The moths lay eggs in April and start their first round of feeding at the flowering stage.

The pest would have a feast in Fresno. Though the Napa-Sonoma wine region grows the state's most expensive grapes, the San Joaquin Valley, and Fresno County in particular, is the nation's largest producer of grapes, including table grapes, juice grapes and raisins, Wright said.

Fully 80 percent of the raisins consumed around the world come from Fresno, he added.

In Napa, agricultural officials quarantined about 332 square miles across wine country on Wednesday after discovering the moth in at least 32 sites, said Elizabeth Emmett, a county spokeswoman.

Barry Bedwell, president of the California Grape and Tree Fruit League, said that growers are cautiously optimistic that the early detection of the moth in Fresno will mean it can be stopped before most grapes are in season.

Grapes are not harvested until late summer.

"Our confidence level is high that we'll be able to catch this on the onset," Bedwell said.

Still, growers in San Joaquin Valley face potentially major headaches and expenses.
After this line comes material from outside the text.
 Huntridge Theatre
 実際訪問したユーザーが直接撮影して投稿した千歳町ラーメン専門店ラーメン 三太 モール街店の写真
A quarantine means tarping truckloads of the fruit, washing tractors, mechanical harvesters and fruit bins before transport and submitting to inspections of fields, packing houses and processing plants.
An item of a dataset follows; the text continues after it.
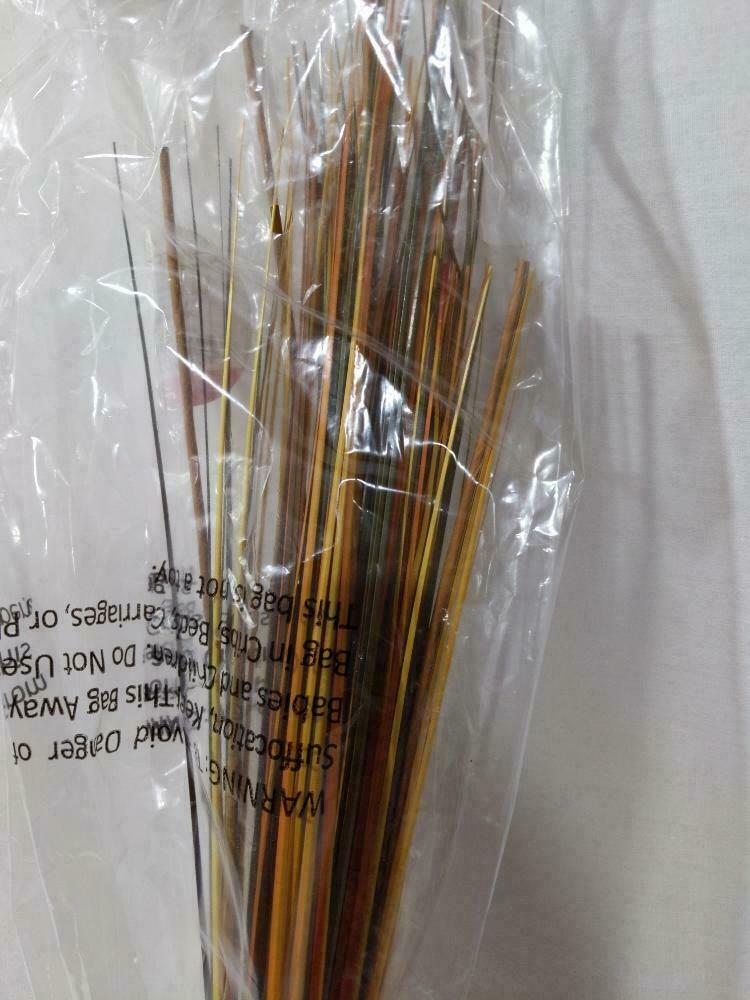 10 pack 3 count each Faux Picks Grass – Bullseye’s Playground indoor décor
Even the seeds and skins left after grapes are crushed have to be disposed of at a proper facility.

Bedwell, of the California Grape and Tree Fruit League, said that though farmers face hassles, if the grapevine moth infestation grows, it could affect the export trade.

"It's a huge problem even at the level that we've found it," Wright said. "We're still working out the details of the boundaries of the quarantine zone and what encompasses the procedure of moving the farm products out of that region. We don't have all the answers yet. "And we can't even begin to estimate the costs until we have more answers."